As far as I can tell each individual resource should have only one canonical path. So in the following example what would good URL patterns be?

Take for example a rest representation of Companies. In this hypothetical example, each company owns 0 or more departments and each department owns 0 or more employees.

A department can't exist without an associated company.

An employee can't exist without an associated department.

Now I'd find the natural representation of the resource patterns to be.

/companies A collection of companies - Accepts POST for a new company. Get for the entire collection.

/companies/{companyId} An individual company. Accepts GET, PUT and DELETE

/companies/{companyId}/departments Accepts POST for a new item. (Creates a department within the company.)

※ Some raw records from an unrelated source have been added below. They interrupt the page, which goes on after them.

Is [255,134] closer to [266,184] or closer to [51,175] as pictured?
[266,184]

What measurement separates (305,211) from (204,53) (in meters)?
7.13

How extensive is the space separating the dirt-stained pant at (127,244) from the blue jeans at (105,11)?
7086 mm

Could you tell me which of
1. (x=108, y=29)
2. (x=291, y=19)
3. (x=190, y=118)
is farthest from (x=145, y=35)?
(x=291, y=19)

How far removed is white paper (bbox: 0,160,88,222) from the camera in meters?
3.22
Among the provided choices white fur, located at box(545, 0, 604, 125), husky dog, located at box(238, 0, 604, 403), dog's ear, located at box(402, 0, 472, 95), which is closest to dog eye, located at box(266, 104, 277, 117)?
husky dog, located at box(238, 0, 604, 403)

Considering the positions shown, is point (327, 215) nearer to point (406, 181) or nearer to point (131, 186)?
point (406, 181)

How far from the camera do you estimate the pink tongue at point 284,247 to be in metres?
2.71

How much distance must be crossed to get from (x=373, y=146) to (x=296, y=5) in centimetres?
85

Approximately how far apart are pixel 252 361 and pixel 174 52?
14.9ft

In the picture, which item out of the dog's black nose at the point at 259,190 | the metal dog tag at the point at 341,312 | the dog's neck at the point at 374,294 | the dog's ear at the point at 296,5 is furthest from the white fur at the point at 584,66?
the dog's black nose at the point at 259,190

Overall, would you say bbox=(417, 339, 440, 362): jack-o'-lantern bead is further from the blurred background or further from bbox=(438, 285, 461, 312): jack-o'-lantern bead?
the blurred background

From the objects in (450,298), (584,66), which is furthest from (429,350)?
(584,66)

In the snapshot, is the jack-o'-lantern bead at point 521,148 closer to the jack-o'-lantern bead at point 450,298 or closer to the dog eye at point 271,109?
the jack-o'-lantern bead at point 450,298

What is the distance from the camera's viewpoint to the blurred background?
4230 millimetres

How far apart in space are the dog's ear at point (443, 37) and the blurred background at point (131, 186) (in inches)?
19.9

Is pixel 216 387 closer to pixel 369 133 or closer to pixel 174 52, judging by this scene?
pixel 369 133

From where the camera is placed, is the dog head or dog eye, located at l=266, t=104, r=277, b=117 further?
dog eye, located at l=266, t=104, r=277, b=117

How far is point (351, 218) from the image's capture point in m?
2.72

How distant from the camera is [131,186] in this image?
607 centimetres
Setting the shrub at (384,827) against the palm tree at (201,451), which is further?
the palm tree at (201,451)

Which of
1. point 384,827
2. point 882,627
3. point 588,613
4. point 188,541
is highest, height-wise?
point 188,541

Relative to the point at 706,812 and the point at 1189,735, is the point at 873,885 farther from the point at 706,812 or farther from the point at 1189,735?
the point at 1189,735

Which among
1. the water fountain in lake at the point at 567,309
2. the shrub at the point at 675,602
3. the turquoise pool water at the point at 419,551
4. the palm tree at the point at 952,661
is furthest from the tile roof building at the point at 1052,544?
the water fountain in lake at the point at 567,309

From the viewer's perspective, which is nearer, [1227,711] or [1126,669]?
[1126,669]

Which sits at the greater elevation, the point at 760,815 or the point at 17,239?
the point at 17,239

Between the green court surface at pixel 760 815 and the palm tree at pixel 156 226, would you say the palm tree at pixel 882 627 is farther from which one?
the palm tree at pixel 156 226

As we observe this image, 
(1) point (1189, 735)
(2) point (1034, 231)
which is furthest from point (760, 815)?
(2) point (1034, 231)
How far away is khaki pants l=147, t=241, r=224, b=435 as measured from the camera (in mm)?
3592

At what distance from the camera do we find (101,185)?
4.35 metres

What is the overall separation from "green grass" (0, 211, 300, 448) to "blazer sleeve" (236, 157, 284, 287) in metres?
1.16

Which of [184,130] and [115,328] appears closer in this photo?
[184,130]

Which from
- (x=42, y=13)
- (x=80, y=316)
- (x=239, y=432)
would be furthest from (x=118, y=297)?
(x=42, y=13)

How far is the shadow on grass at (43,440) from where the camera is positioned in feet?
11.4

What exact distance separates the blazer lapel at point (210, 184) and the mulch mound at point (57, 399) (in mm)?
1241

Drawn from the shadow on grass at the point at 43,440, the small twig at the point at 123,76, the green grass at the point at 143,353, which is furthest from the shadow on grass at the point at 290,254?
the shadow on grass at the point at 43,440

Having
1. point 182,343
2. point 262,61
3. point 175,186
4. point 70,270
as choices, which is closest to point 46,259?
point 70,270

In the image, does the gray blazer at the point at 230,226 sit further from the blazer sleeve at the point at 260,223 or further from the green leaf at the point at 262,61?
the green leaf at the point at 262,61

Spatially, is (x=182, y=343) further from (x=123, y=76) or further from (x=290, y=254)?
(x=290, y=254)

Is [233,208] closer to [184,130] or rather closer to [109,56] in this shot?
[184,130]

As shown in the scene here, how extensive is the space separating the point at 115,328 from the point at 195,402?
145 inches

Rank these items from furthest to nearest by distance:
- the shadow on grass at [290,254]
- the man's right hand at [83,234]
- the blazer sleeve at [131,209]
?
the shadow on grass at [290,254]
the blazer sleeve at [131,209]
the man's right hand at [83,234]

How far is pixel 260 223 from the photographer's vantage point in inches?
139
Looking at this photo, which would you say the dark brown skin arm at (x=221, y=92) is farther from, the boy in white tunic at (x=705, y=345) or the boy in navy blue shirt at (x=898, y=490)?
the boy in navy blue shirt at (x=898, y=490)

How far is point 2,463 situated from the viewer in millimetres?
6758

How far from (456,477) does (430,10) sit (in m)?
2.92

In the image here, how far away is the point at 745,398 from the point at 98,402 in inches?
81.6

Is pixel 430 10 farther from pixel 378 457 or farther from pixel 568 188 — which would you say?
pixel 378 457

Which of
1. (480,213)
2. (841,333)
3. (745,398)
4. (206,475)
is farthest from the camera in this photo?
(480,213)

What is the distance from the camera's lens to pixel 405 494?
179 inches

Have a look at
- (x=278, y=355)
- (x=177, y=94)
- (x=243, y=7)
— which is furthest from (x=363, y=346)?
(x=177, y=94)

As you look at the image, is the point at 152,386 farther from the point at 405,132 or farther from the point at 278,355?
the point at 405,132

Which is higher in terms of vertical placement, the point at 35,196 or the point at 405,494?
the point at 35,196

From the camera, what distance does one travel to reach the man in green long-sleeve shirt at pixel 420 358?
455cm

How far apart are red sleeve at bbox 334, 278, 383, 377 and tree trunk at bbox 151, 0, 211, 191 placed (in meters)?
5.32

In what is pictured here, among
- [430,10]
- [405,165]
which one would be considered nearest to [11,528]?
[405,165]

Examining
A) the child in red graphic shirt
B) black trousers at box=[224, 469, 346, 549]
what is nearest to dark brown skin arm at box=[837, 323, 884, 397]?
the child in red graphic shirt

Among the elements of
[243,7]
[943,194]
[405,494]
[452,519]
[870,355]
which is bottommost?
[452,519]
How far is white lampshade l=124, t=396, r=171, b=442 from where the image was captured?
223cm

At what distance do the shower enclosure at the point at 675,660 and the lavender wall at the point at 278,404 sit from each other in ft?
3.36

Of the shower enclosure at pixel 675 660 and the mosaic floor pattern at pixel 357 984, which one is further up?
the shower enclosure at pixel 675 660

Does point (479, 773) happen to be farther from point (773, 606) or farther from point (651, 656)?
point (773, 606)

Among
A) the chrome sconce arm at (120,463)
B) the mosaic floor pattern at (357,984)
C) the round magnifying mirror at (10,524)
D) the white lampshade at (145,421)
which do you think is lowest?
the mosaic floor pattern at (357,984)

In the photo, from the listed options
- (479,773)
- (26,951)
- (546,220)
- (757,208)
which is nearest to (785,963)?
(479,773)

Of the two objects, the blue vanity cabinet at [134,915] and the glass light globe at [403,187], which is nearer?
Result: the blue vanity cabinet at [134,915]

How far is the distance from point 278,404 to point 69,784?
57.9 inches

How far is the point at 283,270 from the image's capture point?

/companies/{companyId}/departments/{departmentId}/

/companies/{companyId}/departments/{departmentId}/employees

/companies/{companyId}/departments/{departmentId}/employees/{empId}

Given the constraints, in each of the sections, I feel that this makes sense if a bit deeply nested.

However, my difficulty comes if I want to list (GET) all employees across all companies.

The resource pattern for that would most closely map to /employees (The collection of all employees)

Does that mean that I should have /employees/{empId} also because if so then there are two URI's to get the same resource?

Or maybe the entire schema should be flattened but that would mean that employees are a nested top-level object.

At a basic level /employees/?company={companyId}&department={deptId} returns the exact same view of employees as the most deeply nested pattern.

What's the best practice for URL patterns where resources are owned by other resources but should be query-able separately?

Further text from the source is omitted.